- IHRE AUFGABEN:
a) Geben Sie aus dem Forumsthread zum VISpas einen Abschnitt unverändert aus: Beginnen Sie bei den Worten „Hallo ich bin“ und hören Sie nach „fiskes (22. Juni 2007)“ auf.
b) Setzen Sie den Forumsthread zum VISpas im Anschluss an seine letzte Zeile fort.

# Angeln in den Niederlande wo bekommen wir den VISpas????



## pascha1507 (22. Juni 2007)

Hallo ich bin neu hier, und ich hatte mal ein paar fragen zum angeln in den niederlanden?
1. wo bekomme ich in Venlo oder Roermond den VISpas ?
2 .was kostet der VISPas einer sagt 14€ der andrre sagt 50€ was kostet der den jetzt?
noch eine frage, ich komme aus Krefeld kann ich den VISPas nicht auch hier bekommen oder kann man den nicht beantragen was schneller geht nehmen wir gerne. ich hoffe ihr könnt uns weiter helfen? danke


----------



## fiskes (22. Juni 2007)

*AW: Angeln in den Niederlande wo bekommen wir den VISpas????*

Hallo
schau mal hier nach
http://www.vispas.nl
Robert


----------



## pascha1507 (22. Juni 2007)

*AW: Angeln in den Niederlande wo bekommen wir den VISpas????*

Kann leider kein Holländisch nur deutsch leider vielleicht kannst du mir ja weiter helfen? wo ich den VISPas bekomme oder was der kostet danke


----------



## Matze- (22. Juni 2007)

- ERFASSTE DATEN:
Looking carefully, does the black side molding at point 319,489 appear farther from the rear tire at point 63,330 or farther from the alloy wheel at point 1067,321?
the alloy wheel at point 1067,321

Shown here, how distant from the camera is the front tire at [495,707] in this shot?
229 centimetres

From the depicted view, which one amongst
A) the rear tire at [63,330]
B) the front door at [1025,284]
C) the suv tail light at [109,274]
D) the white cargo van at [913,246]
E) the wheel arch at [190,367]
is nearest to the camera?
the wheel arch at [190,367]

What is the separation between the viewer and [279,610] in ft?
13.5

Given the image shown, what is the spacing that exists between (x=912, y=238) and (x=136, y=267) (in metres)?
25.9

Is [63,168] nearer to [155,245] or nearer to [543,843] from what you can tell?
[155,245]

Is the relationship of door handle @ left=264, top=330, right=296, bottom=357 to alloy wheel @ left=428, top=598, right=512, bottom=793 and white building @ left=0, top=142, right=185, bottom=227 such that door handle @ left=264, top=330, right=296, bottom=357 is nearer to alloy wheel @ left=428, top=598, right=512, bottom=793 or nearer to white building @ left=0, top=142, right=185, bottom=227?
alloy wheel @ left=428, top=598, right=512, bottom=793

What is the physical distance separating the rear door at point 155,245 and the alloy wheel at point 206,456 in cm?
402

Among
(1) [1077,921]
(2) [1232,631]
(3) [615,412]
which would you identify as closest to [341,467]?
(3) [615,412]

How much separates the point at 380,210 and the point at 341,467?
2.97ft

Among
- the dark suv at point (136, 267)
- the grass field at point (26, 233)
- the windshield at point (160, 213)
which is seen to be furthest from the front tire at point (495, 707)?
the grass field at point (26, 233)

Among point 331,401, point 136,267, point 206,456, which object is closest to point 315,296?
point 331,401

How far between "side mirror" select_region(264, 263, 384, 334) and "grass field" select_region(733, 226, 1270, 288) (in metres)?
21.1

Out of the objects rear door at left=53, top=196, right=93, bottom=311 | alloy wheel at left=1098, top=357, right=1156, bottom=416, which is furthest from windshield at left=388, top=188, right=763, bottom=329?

- ANTWORTLISTE:
a)
Hallo ich bin neu hier, und ich hatte mal ein paar fragen zum angeln in den niederlanden?
1. wo bekomme ich in Venlo oder Roermond den VISpas ?
2 .was kostet der VISPas einer sagt 14€ der andrre sagt 50€ was kostet der den jetzt?
noch eine frage, ich komme aus Krefeld kann ich den VISPas nicht auch hier bekommen oder kann man den nicht beantragen was schneller geht nehmen wir gerne. ich hoffe ihr könnt uns weiter helfen? danke


----------



## fiskes (22. Juni 2007)

b)
*AW: Angeln in den Niederlande wo bekommen wir den VISpas????*

da steht ne kleine flagge an der oberen seite ich glaube links war das  ist ne deutschlandflagge die anklicken dann bekommste das in deutsch
aber den vispas bekommste bei jedem gerätehändler oder du bestellst ihn 
das dauert aber dann
beim händler bekommste nen vorzeitigen vispas mnit dem du direkt angeln gehen kannst
dann musst du einen zettel dahinschicken also an einen verein der dort angegeben wird danach bekommste oin ca 2 wochen den vispas in kreditkartenformat 
wenn du den normalen vispas haben möchtest der kostet ca 30 euro meiner hat 29,50 € gekostet glaube plus minus 10 euro in ganz holland 
naja bis dann hoffe ich konnte dir helfen


----------



## aal-andy (23. Juni 2007)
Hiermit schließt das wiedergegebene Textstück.